A questão é que os EUA apoiava Israel por ser o berço da religião oficial americana, já a religião praticada na palestina é o islamismo, em quase toda sua totalidade. A Palestina é apoiada pelo ditador Bastar Al-Assad, pelos países comunistas e potências como Rússia e China e é território de atuação também da milícia libanesa Hezbollah.

A nova América se afastou da Turquia, que tinha fortes alianças e foi patrocinar a milícia inimiga dos turcos, uma milícia islâmica curda batizada de PKK que se tornou um exército poderoso na Síria ocupando territórios que antes eram controlados por rebeldes ao regime de Bashar Alassad e pelo ISIS.

Ao mesmo tempo que a nova América deixa de apoiar países cristãos ou laicos, também demonstra repulsa por mussulmanos naturalizados americanos que vivem em seu território. Trump demoniza imigrantes e promete expulsá-los de suas terras.

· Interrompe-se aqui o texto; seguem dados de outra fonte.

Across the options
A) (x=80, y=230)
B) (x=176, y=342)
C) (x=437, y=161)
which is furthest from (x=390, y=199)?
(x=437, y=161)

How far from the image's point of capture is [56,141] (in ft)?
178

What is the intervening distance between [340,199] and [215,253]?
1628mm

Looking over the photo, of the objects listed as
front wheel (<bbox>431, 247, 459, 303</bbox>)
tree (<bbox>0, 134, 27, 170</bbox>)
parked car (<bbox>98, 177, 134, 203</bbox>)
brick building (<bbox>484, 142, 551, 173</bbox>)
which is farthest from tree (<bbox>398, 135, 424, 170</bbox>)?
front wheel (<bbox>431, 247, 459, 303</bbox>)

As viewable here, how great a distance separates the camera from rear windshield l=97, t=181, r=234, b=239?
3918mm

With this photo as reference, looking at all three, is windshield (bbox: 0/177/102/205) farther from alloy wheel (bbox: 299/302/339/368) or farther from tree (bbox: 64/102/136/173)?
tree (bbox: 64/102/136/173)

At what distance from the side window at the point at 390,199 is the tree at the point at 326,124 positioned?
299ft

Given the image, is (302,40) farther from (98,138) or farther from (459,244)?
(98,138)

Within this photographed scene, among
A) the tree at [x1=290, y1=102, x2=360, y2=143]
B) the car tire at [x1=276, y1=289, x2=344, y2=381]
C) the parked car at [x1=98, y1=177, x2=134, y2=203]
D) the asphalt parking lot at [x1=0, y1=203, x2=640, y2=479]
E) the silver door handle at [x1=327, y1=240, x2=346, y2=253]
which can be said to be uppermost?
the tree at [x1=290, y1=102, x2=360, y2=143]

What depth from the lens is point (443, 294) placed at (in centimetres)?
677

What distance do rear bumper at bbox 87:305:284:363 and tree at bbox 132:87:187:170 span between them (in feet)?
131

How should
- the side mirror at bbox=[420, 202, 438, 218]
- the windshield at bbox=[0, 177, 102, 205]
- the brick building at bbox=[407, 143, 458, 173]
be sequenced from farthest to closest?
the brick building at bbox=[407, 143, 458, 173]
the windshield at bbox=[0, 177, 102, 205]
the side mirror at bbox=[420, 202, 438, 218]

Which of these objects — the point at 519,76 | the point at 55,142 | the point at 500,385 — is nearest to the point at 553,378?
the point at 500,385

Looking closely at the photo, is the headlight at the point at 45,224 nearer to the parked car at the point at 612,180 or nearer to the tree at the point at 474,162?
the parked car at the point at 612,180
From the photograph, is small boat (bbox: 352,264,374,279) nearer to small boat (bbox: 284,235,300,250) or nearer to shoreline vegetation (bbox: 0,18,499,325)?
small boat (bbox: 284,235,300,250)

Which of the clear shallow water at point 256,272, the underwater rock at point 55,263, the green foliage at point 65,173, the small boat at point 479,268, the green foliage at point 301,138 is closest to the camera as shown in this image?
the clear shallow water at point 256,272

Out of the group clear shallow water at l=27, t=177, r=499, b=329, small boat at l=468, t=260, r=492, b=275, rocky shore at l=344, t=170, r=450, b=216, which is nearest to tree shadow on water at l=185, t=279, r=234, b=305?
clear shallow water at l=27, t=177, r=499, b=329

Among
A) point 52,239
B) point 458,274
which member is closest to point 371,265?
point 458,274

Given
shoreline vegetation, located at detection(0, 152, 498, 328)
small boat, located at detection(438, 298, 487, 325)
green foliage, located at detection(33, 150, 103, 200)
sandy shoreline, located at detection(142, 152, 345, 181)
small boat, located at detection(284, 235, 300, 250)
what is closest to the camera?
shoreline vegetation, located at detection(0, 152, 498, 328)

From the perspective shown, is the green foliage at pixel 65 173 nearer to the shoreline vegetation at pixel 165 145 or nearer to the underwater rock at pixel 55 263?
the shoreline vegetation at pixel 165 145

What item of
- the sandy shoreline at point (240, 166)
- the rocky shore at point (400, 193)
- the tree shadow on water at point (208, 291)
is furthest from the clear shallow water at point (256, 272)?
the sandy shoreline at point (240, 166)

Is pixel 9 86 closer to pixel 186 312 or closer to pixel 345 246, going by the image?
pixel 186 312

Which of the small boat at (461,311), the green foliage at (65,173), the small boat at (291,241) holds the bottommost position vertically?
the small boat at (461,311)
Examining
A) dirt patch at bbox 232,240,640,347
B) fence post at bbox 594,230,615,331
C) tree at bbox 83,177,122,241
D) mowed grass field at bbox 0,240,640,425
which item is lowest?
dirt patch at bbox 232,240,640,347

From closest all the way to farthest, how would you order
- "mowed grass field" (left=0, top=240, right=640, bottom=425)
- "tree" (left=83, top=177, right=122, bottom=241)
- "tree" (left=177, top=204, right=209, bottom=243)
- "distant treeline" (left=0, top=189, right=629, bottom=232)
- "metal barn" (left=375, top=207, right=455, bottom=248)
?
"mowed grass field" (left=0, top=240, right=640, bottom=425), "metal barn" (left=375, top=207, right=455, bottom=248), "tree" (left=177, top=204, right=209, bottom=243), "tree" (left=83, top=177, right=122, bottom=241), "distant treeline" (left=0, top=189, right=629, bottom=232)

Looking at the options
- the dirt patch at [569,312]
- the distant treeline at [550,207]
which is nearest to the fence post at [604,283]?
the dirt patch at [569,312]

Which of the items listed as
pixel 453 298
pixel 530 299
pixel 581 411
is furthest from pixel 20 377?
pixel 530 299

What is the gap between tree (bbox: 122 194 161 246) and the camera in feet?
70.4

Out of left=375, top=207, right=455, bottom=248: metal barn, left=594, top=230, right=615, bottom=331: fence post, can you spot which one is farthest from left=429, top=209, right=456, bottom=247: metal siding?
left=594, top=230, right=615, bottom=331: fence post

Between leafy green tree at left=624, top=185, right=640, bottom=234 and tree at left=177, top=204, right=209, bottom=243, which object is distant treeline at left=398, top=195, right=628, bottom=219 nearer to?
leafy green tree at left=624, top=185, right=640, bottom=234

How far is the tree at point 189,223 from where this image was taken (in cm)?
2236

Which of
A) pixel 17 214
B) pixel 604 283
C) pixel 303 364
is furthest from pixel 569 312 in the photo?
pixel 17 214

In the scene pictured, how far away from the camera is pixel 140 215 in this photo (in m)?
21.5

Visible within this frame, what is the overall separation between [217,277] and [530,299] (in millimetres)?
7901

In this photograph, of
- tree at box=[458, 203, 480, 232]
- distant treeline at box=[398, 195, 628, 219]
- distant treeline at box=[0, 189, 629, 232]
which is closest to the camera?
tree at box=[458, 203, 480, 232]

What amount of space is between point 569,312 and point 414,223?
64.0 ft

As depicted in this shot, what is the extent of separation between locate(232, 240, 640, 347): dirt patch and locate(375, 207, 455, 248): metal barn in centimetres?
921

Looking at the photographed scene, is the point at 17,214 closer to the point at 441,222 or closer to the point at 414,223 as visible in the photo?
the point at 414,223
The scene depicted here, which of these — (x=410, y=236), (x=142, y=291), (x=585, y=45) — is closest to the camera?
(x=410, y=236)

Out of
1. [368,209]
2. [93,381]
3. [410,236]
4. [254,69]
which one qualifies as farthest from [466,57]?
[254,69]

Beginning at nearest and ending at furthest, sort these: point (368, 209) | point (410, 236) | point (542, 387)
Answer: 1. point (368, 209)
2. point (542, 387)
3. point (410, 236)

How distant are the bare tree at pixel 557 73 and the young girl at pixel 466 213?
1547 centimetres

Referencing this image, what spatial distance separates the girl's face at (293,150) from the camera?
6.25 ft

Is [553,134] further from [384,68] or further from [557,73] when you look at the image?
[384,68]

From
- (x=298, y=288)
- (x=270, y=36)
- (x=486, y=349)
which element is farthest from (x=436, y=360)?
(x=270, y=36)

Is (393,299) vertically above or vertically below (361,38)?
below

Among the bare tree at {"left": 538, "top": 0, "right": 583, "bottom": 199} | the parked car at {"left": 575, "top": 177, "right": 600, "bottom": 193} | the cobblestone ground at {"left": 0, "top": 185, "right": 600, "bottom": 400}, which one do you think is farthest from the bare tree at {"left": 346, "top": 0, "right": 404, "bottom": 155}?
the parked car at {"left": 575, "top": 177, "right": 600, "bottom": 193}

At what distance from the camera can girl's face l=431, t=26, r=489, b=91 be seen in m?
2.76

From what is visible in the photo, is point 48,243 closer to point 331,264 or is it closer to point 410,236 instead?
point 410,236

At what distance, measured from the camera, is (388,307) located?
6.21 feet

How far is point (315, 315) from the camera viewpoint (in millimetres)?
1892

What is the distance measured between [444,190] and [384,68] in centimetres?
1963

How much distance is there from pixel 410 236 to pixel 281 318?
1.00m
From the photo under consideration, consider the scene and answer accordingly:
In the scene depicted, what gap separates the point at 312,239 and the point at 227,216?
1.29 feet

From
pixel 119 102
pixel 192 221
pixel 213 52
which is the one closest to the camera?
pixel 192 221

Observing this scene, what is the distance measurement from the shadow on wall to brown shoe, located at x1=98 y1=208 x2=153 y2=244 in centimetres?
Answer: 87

Um prenúncio de que esta nova era será de muitos inimigos que poderão se tornar históricos daqui pra frente.

Novas alianças

Tomando como partida os elogios mútuos trocados entre Trump ao líder russo Vladimir Putin, a confirmação de que a inteligência russa alterou o resultado das eleições americanas favorecendo seu candidato predileto, que promete em troca um longo período de trégua e parcerias, percebes-se que a Rússia deu o maior golpe político da história moderna. Ninguém poderia imaginar que sua proposta de inserir "presidentes laranja" anunciada em 2013, poderia se dar na vida de seu mais poderoso rival, os Estados Unidos da América.

A inteligência de Putin é elogiada em toda Rússia, inclusive pelo novo presidente americano.

O que torna os Estados Unidos um país candidato a cair de posição na lista das maiores potências mundiais, onde por muitas décadas figurou como o número 1.

No link acima você vai entender que a Rússia planejava colonizar o mundo e colocou sua estratégia de modo tão rápido que nenhum país teve tempo de se preparar. Atualmente a Chechênia, a Sibéria, Lituânia, metade da Ucrânia e todos os países e repúblicas que circundam a Ucrânia e partes da Síria já estão sob seus domínios ao passo que os Estados Unidos parece desejar abrir-mão de suas conquistas.

Isto é lógico que criará a nova ordem mundial, desequilibrando o poder dos países e enfraquecendo o Ocidente para dar todos os poderes ao Oriente.

O esforço para tornar a Síria um país islâmico é do interesse de todo o Oriente Médio, restando apenas Israel, Armênia e Turquia a serem conquistados (e esforços não estão faltando).

Notem que nossa observação não tem como foco defender ou criticar uma religião em si. Estamos falando sobre influências e domínios no mapa político global.

 Bom se cada país pudesse se manter em seus próprios domicílios mas a ganância humana vive dias de explosão e vem se tornando a maior evolução humana em comportamento, palavras e gestos.

Atualizando:

Como o debate sobre o apoio a Israel ainda está em alta, Jonh Kerry Secretário do governo Obama têm trocado farpas com Trump sobre a questão da Faixa de Gaza e os novos assentamentos israelenses.

Utilizando sua conta no Twitter Donald Trump esbravejou hoje pela manhã e rebateu as críticas sobre a postura dos Estados Unidos:

"Não podemos continuar a deixar que Israel seja tratado com total desdém e desrespeito. Eles costumavam ter um grande amigo nos EUA, mas ... não mais.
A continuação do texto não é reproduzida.